Kowal o Ukrainie: Jeśli nie zrobimy tego dziś lub jutro, prześpimy naszą szansę

Kowal o Ukrainie: Jeśli nie zrobimy tego dziś lub jutro, prześpimy naszą szansę

Dodano:   /  Zmieniono: 
Paweł Kowal (fot. Wprost) Źródło:Wprost
To obecność obcych wojsk na terytorium Ukrainy - mówi Knut Fleckenstein, szef delegacji do komisji współpracy parlamentarnej UE – Rosja. - Najważniejszą sprawą jest stać na gruncie prawa międzynarodowego i podstawowych faktów: Krym jest częścią Ukrainy i nikt tego dotychczas nie kwestionował – zaznacza Paweł Kowal, który został przewodniczącym delegacji do komisji współpracy parlamentarnej UE-Ukraina.
Według Knuta Fleckensteina teraz warto koncentrować się nie na sankcjach, a na dyplomacji.
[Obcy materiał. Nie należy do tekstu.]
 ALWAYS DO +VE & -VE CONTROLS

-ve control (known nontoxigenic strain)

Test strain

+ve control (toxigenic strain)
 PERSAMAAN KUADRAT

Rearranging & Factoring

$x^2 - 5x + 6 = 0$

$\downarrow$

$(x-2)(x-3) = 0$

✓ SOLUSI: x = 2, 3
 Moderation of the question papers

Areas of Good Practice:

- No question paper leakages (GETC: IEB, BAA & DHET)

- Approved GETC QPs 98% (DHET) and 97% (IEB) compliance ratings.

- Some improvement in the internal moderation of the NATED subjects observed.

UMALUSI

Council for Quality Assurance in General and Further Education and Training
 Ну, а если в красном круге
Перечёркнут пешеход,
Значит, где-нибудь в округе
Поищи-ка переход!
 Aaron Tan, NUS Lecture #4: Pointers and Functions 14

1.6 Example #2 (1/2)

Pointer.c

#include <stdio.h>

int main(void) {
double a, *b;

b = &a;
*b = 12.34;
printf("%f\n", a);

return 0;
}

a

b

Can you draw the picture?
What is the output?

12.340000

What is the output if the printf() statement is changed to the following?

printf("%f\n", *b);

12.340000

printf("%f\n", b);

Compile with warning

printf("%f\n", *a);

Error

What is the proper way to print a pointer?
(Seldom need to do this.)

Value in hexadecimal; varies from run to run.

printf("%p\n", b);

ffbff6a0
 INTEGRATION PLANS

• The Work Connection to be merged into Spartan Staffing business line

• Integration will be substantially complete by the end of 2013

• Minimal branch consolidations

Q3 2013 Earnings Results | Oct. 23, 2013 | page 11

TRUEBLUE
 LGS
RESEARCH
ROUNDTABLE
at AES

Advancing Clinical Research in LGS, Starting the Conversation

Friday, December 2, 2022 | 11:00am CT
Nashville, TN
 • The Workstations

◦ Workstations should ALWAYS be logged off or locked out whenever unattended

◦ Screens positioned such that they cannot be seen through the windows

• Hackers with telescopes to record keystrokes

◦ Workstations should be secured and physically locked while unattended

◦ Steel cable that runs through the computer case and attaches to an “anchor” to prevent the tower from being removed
Jednak polityk podkreśla, że nie podlega żadnej dyskusji, "to obecność obcych wojsk na terytorium Ukrainy".
- Przede wszystkim musimy naciskać na Rosję, by natychmiast wycofała oddziały wojskowe z terytorium Ukrainy. To ewidentne złamanie zobowiązań i zapisów prawa międzynarodowego. Po drugie, musimy być gotowi nieść pomoc tymczasowemu rządowi w Kijowie, w wypracowaniu rozwiązań przynoszących korzyści wszystkim obywatelom, w każdej części kraju, także rosyjskojęzycznym Ukraińcom - powiedział Knut Fleckenstein.
- Najważniejszą sprawą jest stać na gruncie prawa międzynarodowego i podstawowych faktów: Krym jest częścią Ukrainy i nikt tego dotychczas nie kwestionował – zaznacza Paweł Kowal. Według niego potrzebne jest skoordynowane i szybkie działanie UE, NATO, USA. - To wszystko powinno być skoncentrowane w ciągu jednego, dwóch dni, by jasno pokazać, że nie ma zgody dla prowadzenia polityki faktów dokonanych na Krymie. Jeśli nie zrobimy tego dziś lub jutro, prześpimy naszą szansę - podkreśla Kowal.
Knut Fleckenstein podkreśla, że jest odpowiedni moment dla rządu w Kijowie, by pokazać, że jest przygotowany do dalekoidących reform konstytucyjnych, które znajdą uznanie większości. - Nowa polityka rządu musi być powszechna i uwzględniać interesy wszystkich Ukraińców - zarówno tych mieszkających na wschodzie, jak i zachodzie kraju. Nie ma rozwiązania, dzięki któremu ktoś powie "zwycięzca bierze wszystko" - powiedział Fleckenstein.